Eltern sind wichtige Akteure in der Schule. Sind Sie zufrieden mit den Vätern und Müttern?
Viele Eltern haben meine Bewunderung und ich beobachte eine grosse Fürsorglichkeit und Unterstützung für die Kinder. Eine sehr erfreuliche Entwicklung ist, dass sich Väter heute viel mehr in der Kindererziehung, aber ebenso in der Betreuung und Pflege engagieren. Da ist enorm viel passiert in den letzten Jahren. Es besteht aber eine Tendenz dazu, den Kindern zu viel abnehmen zu wollen und ihnen jede Hürde wegzuräumen. Dabei sind auch Misserfolge wichtig für Kinder, weil sie daraus lernen. Doch der überbehütende Erziehungsstil und die bildungsambitiösen Kulturen, die in manchen Elternhäusern weit verbreitet sind, erschweren dies.
Sie haben die Forschung der Erziehungswissenschaften in der Schweiz stark beeinflusst. Macht Sie das stolz?
Selber habe ich schon das Gefühl, dass ich viel erreicht habe. Auf das bin ich stolz. Aber das sind viele, viele Mosaiksteinchen, die nun ein grosses Bild ergeben. Ich hatte eigentlich immer nur die Steinchen gesammelt. Dafür habe ich aber hart gearbeitet, gerade zu meiner Zeit an der Universität oft 80 Stunden die Woche. Vielleicht ist es eine Fähigkeit von mir, neue Phänomene aus unseren Forschungsergebnissen herauszulesen und sie zu thematisieren. So kam ich zur Chancengerechtigkeit oder zur frühkindlichen Bildung. Ausserdem ist es mir wichtig, wissenschaftliche Erkenntnisse herunterzubrechen und so zu formulieren, dass mich alle Menschen verstehen.
Erhalten Sie denn als Forscherin dieses Gehör? Wird das, was Sie herausfinden, in der Praxis genügend umgesetzt?

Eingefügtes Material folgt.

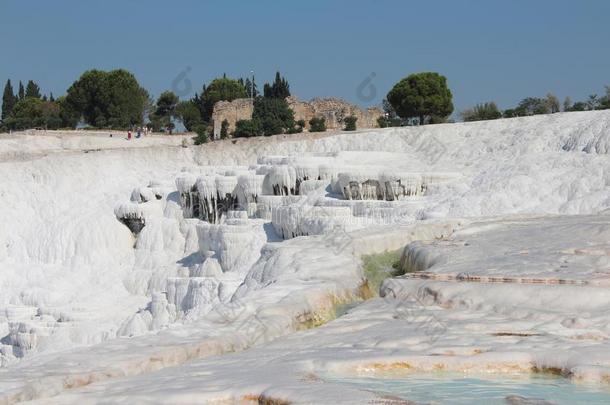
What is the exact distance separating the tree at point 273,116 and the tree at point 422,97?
13.2ft

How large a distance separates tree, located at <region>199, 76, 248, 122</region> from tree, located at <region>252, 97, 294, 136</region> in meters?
18.3

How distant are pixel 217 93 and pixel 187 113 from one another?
10.9ft

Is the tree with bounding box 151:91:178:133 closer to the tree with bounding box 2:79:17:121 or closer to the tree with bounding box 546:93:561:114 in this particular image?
the tree with bounding box 2:79:17:121

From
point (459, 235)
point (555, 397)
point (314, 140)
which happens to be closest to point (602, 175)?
point (459, 235)

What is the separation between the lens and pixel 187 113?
50.1 metres

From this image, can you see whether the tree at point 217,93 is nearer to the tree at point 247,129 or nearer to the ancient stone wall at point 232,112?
the ancient stone wall at point 232,112

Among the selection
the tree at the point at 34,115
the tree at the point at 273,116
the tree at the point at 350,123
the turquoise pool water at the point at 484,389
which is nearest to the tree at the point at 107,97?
the tree at the point at 34,115

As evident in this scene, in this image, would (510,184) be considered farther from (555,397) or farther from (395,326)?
(555,397)

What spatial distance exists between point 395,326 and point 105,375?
2.09 meters

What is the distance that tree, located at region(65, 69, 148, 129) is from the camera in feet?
146

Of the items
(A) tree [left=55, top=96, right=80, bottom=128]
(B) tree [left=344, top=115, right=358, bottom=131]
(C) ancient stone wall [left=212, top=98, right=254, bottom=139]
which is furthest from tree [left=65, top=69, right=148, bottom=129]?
(B) tree [left=344, top=115, right=358, bottom=131]

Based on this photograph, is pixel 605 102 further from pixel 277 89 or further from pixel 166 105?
pixel 166 105

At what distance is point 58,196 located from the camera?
85.4 ft

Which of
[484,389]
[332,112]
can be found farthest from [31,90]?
[484,389]
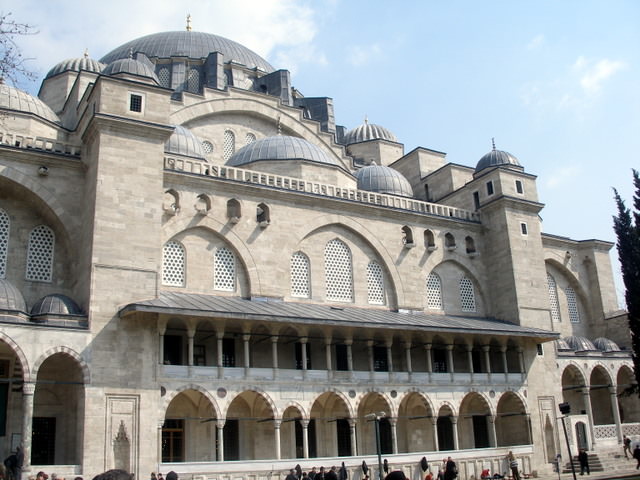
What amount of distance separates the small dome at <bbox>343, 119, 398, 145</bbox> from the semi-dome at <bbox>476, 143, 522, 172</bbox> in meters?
8.95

Es ist mir ein Anliegen, dass wir gehört – und verstanden werden. Darum muss der Wissenstransfer so gestaltet sein, dass uns auch jemand ohne ein Studium versteht. Wir müssen aus dem Elfenbeinturm heraus. Wenn in zwanzig Minuten verstanden wird, was wir herausgefunden haben, dann findet das eher in die Praxis Eingang. Dafür braucht es aber eine offene Diskussion, die ist leider nicht immer gegeben.
Werden Sie nie forschungsmüde?
Ganz im Gegenteil: Ich habe den schönsten Beruf der Welt. Seit ich von der Universität weg bin, habe ich bei meiner Arbeit viel mehr Freiheiten. Und ich pflege eine gute Work-Life-Balance. Meine Arbeit ist auch ein Lebenselixier. Mir ist es zudem wichtig, besonders Müttern zu sagen, dass es durchaus nach der Kinderphase möglich ist, nochmals ganz neue Wege zu gehen – oder jungen Menschen, dass sie nicht schon mit 40 alles erreicht haben müssen. Ich selbst wurde ja auch erst nach fünfzig habilitiert.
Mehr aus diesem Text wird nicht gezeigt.